• _Goal_
Please reproduce the material between the line containing "What is the measured interval" and the end of the material, inclusive, keeping the requests as they are. Scale every number in the answers, such as distances and coordinates, by 2.6 and round to whole numbers, with halves rounded up.

====== Material for this exercise

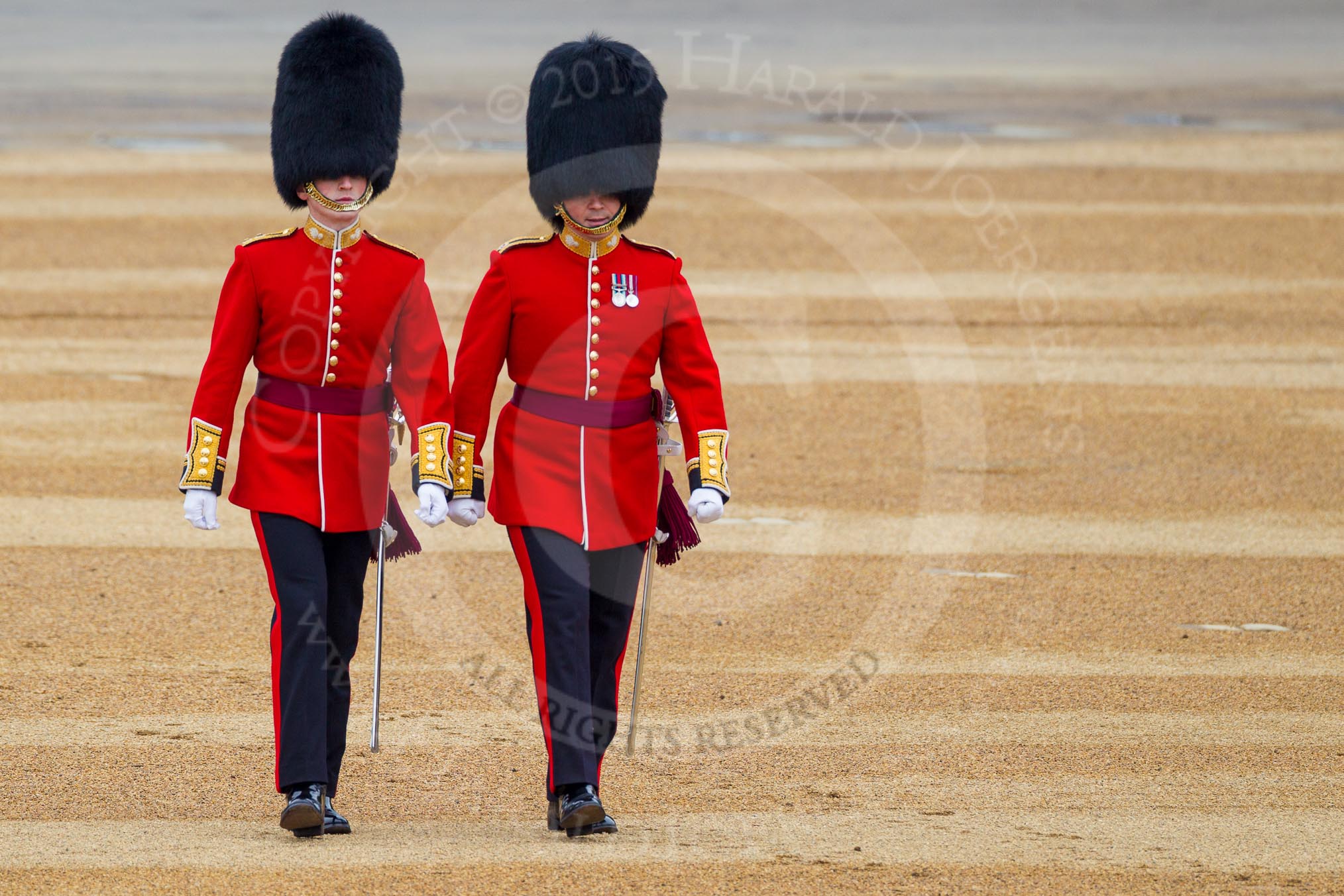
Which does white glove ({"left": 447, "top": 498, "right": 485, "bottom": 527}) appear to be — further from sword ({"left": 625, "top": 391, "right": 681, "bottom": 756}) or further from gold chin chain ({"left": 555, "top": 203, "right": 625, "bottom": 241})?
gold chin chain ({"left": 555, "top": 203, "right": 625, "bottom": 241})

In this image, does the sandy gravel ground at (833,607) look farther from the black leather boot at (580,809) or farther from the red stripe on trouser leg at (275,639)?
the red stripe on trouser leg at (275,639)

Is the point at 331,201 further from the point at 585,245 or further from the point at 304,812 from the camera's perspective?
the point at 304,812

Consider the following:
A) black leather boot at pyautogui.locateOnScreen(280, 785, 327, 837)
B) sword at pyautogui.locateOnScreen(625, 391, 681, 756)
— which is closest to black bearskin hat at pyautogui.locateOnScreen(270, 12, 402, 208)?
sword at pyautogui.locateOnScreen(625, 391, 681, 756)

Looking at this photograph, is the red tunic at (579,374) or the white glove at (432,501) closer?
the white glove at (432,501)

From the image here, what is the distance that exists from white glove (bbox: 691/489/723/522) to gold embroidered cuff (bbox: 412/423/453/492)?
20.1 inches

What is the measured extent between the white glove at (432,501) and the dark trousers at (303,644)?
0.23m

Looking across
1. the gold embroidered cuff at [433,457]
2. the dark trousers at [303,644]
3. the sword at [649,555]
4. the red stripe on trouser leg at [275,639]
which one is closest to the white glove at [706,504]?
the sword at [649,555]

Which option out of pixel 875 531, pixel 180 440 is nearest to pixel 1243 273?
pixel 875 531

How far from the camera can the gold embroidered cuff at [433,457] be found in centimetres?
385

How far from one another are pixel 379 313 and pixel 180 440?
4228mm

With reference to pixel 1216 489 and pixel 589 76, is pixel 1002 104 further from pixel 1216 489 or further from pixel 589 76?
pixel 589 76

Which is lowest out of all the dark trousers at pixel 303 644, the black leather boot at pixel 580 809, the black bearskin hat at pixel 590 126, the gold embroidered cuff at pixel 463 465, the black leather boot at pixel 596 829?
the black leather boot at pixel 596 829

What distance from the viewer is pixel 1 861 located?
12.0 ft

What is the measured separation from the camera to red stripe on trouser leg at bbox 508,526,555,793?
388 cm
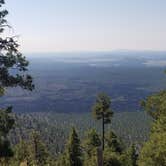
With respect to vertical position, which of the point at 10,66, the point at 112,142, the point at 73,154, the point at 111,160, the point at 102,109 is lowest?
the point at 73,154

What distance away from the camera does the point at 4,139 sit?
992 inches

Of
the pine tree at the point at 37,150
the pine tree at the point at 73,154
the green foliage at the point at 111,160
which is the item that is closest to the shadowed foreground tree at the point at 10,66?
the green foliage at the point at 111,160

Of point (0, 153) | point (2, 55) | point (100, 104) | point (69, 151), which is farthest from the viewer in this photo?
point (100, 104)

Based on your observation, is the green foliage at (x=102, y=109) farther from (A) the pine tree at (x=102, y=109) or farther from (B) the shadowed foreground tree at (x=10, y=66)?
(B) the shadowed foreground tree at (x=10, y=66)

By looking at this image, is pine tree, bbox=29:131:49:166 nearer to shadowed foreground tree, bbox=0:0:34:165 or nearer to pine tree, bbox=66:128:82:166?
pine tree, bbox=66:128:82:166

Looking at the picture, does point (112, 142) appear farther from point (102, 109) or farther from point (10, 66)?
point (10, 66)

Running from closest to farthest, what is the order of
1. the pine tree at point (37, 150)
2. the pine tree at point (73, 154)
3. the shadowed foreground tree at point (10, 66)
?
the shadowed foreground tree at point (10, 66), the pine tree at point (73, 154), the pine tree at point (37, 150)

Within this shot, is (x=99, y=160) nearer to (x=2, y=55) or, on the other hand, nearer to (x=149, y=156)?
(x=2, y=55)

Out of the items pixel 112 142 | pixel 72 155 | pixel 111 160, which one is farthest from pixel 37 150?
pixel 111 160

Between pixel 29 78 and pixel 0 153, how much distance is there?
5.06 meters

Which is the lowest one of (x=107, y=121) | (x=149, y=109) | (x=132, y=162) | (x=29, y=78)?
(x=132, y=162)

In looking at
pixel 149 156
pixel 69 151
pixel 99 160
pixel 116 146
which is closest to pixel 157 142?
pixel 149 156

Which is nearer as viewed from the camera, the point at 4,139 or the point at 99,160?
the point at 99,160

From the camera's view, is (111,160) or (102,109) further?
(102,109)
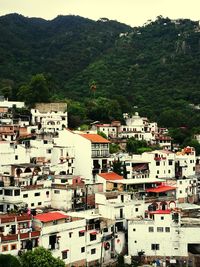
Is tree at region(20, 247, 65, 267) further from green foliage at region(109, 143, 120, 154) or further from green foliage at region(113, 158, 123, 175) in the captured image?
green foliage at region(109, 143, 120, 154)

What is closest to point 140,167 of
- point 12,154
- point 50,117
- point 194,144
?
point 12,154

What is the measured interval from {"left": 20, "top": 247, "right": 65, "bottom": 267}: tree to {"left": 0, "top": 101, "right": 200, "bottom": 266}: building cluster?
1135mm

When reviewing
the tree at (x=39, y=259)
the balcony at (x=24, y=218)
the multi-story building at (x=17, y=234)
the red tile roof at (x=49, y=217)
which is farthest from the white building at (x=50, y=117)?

============

• _Task output_
What is the measured interval from {"left": 20, "top": 247, "right": 65, "bottom": 267}: tree to {"left": 0, "top": 101, "right": 200, "bottom": 266}: building cluster?
2951mm

When reviewing
the tree at (x=39, y=259)
the balcony at (x=24, y=218)
the multi-story building at (x=17, y=234)
the red tile roof at (x=49, y=217)
which is farthest from the white building at (x=50, y=117)?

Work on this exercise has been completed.